- Official name: Bunji Hydro-power Project
- Country: Pakistan
- Location: Bunji, Gilgit Baltistan
- Coordinates: 35°43′8″N 74°44′26″E﻿ / ﻿35.71889°N 74.74056°E
- Status: Design stage
- Construction cost: $8.1 billion
- Owner: Water And Power Development Authority (WAPDA)

Dam and spillways
- Type of dam: Gravity RCC
- Impounds: Indus River
- Height: 190 metres (620 ft)
- Spillway capacity: 1900 m^{3}/s

Reservoir
- Creates: Indus River

Power Station
- Hydraulic head: 428 metres (1,404 ft)
- Turbines: 20 Francis type
- Installed capacity: 7100 MW
- Annual generation: 24088 GWh

= Bunji Dam =

Upcoming dam in Gilgit-Baltistan, Pakistan

Bunji Dam is proposed large hydro-power project on Indus River in Bunji, Gilgit Baltistan, Pakistan. If built it would be Pakistan's second largest hydropower project.

The feasibility study of the project was carried out by joint consultant firms Artelia and Sogreah Consultants of France, Nippon Koei of Japan and Development, Mott MacDonald of UK and Management consultants, MM Pakistan (Pvt.) Ltd. (MMP), and DMC of Pakistan. The Gravity RCC dam will be 190 m high and will have an installed capacity of 7100 MW. In 2009, Pakistan and China signed an MoU for the construction of Bunji Dam. The accord was signed between Ministry of Water and Power, Pakistan and Three Gorges Project Corporation, China. The construction cost of the dam is US$8.1 billion.

== Project description ==
The project is located on Indus River near Gilgit. The power house and dam sites are 560 km & 610 km, respectively, from Islamabad.

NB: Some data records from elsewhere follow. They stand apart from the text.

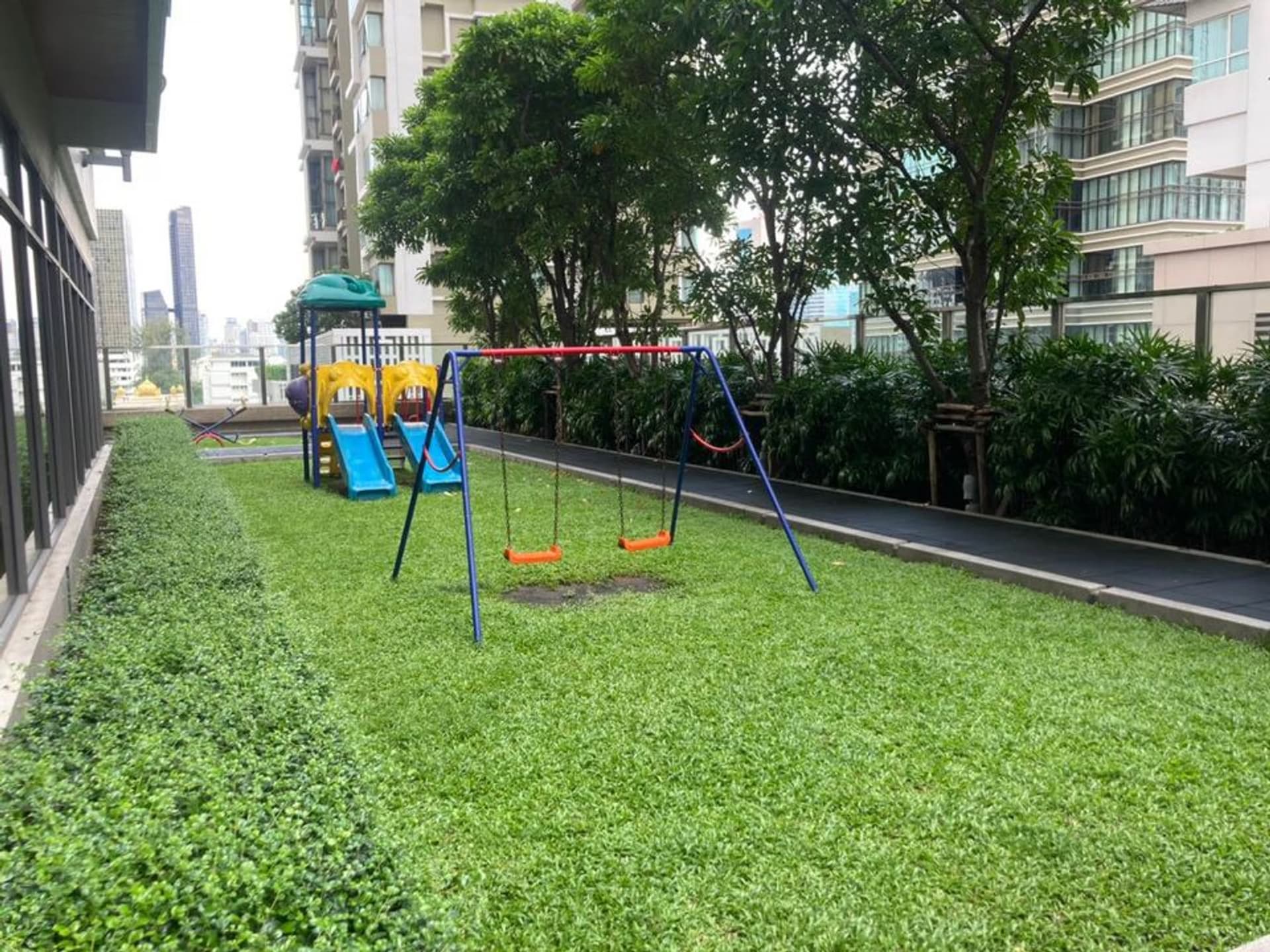 3 Bed Condo for Rent and Sale in Khlong Toei - Image 12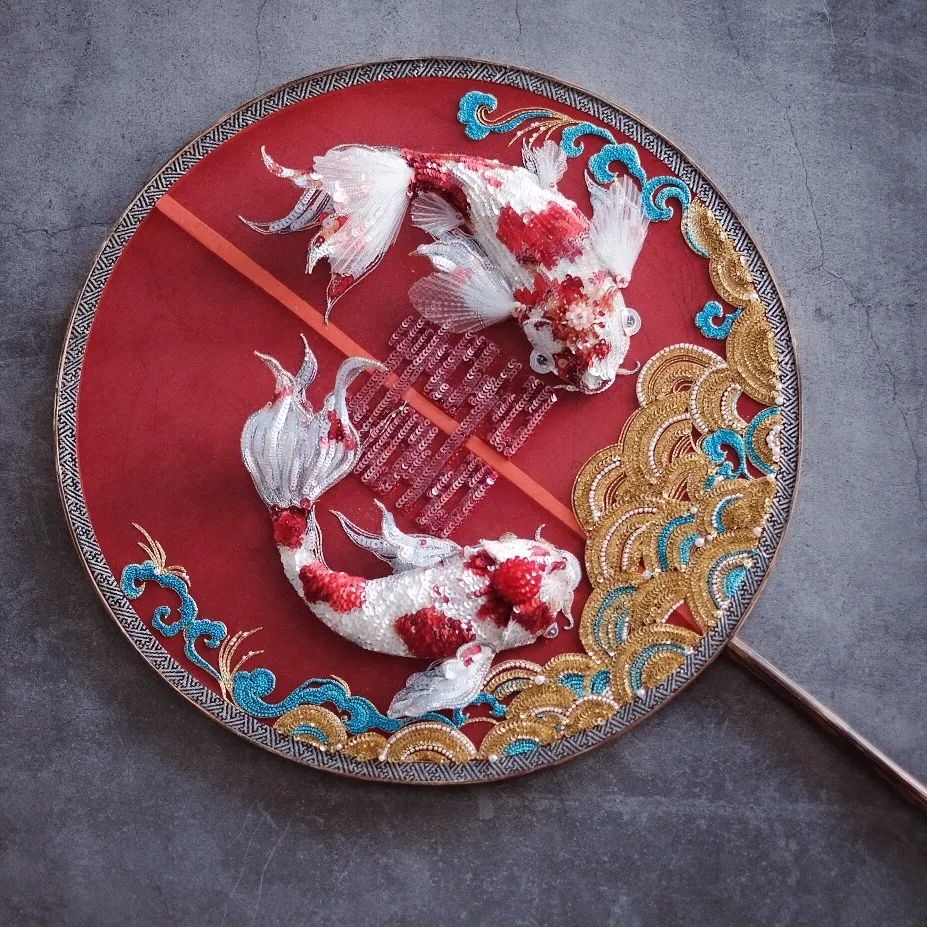 团扇玻璃凤冠娃屋这波小姐姐靠手工火出圈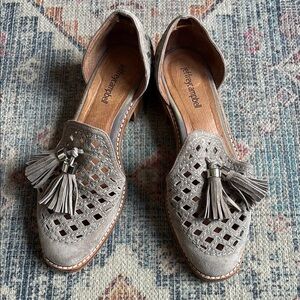 Jeffrey Campbell Gray Tassel loafers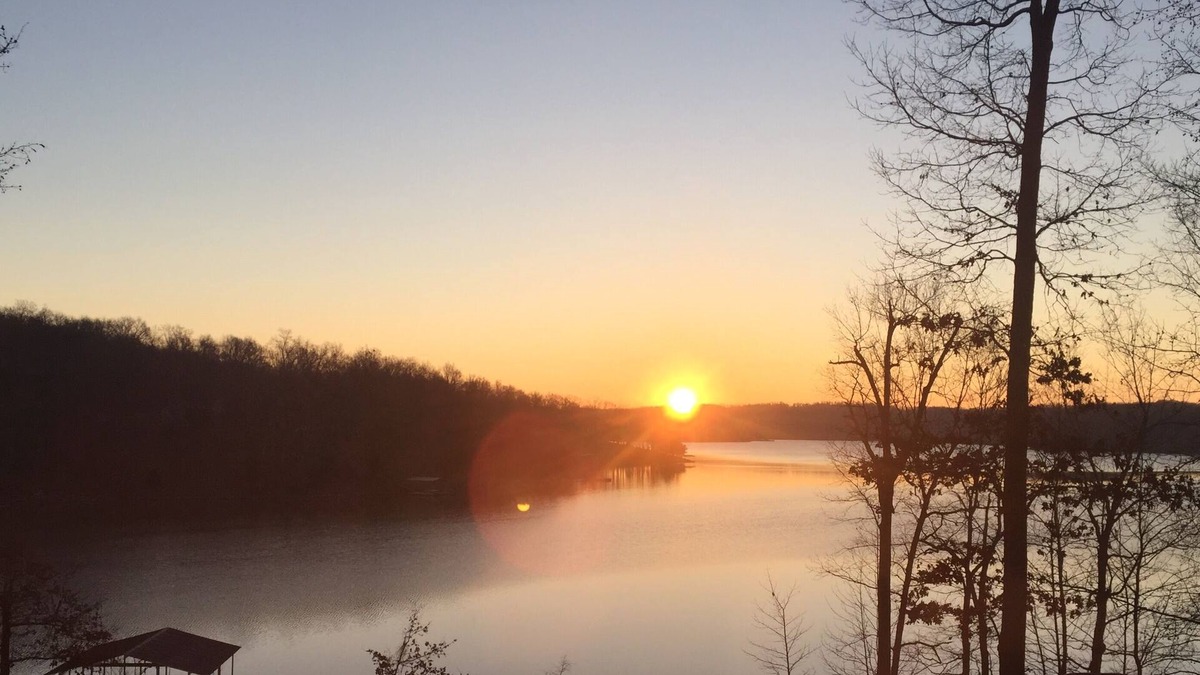 Cadiz House | 'Sunrise Serenity' Luxury Lake House Lake Barkley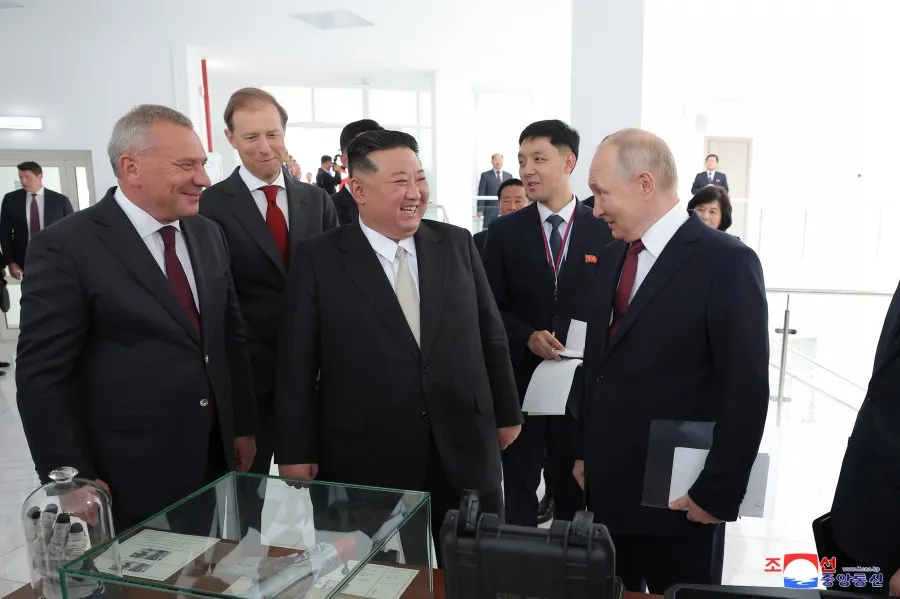 Kim Jong-un thăm Nga2.jpeg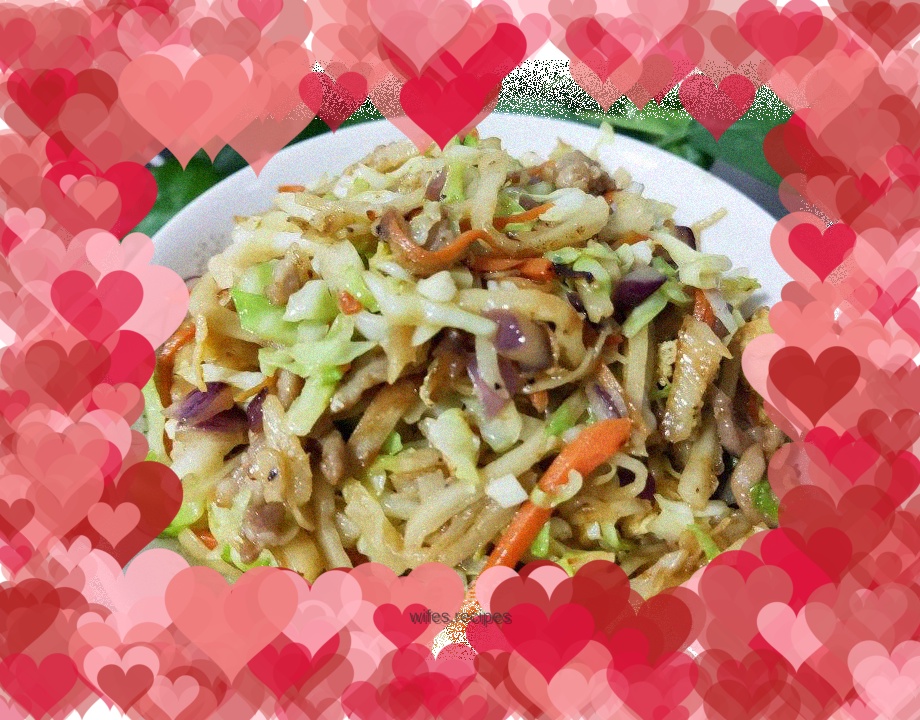 Fried Pancakes with Shredded Pork and Vegetables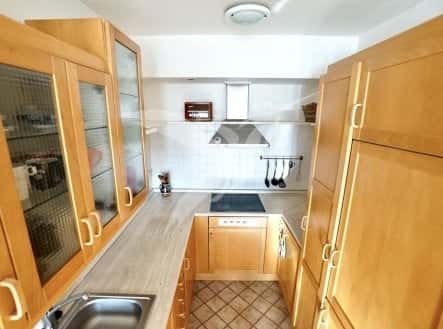 Prodej bytu, 2+kk, 43 m², Kurčatovova, Praha 10 – Petrovice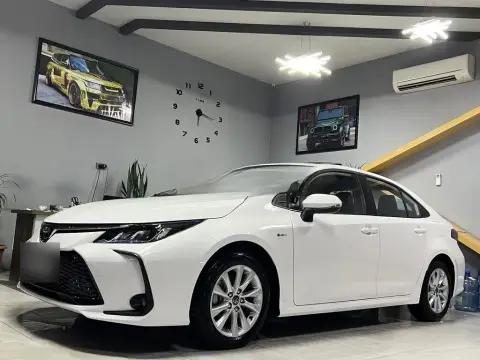 Toyota Corolla 2025 — миниатюра 3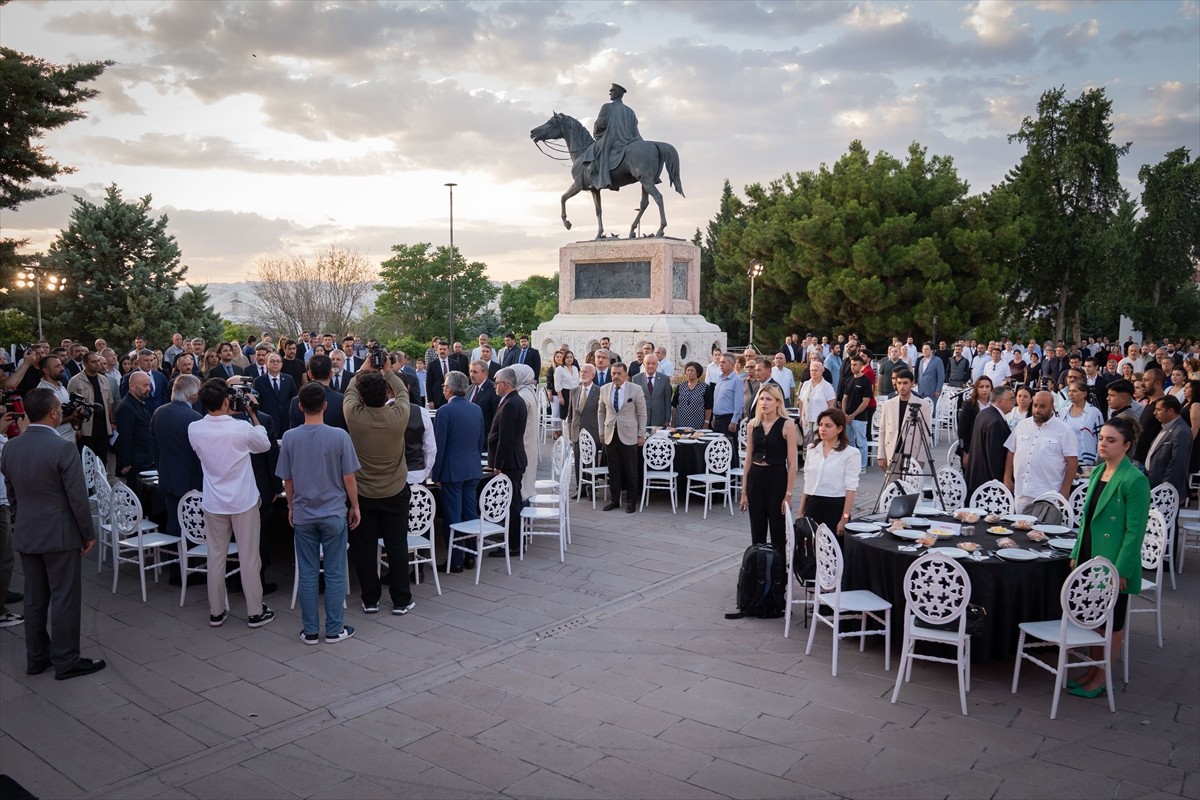 Ankara'da Etnografya Müzesi'nde muharrem ayı dolayısıyla iftar programı düzenlendi.  Etnografya...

Water and Power Development Authority (WAPDA) completed the pre-feasibility report in March 2005. Consultancy agreement has been extended till September 2012. The final report was expected to be finalized and issue till September 30, 2012. Ministry of Water and Power intended to implement the project through PPIB. Bunji Consultants JV is to complete the Design Report, preparation of Tender Documents and PC-I considering the completed and ongoing investigation up to September 30, 2012. Transmission Scheme for Dispersal of Power from Bunji Hydropower Project to Major Load Centers in the National Grid. The estimated cost is US$8.1 billion.

== Design ==
In May 2013, Water and Power Development Authority (WAPDA) completed the engineering design and tendered documents of the 7,100 megawatt (MW) Bunji Hydropower Project.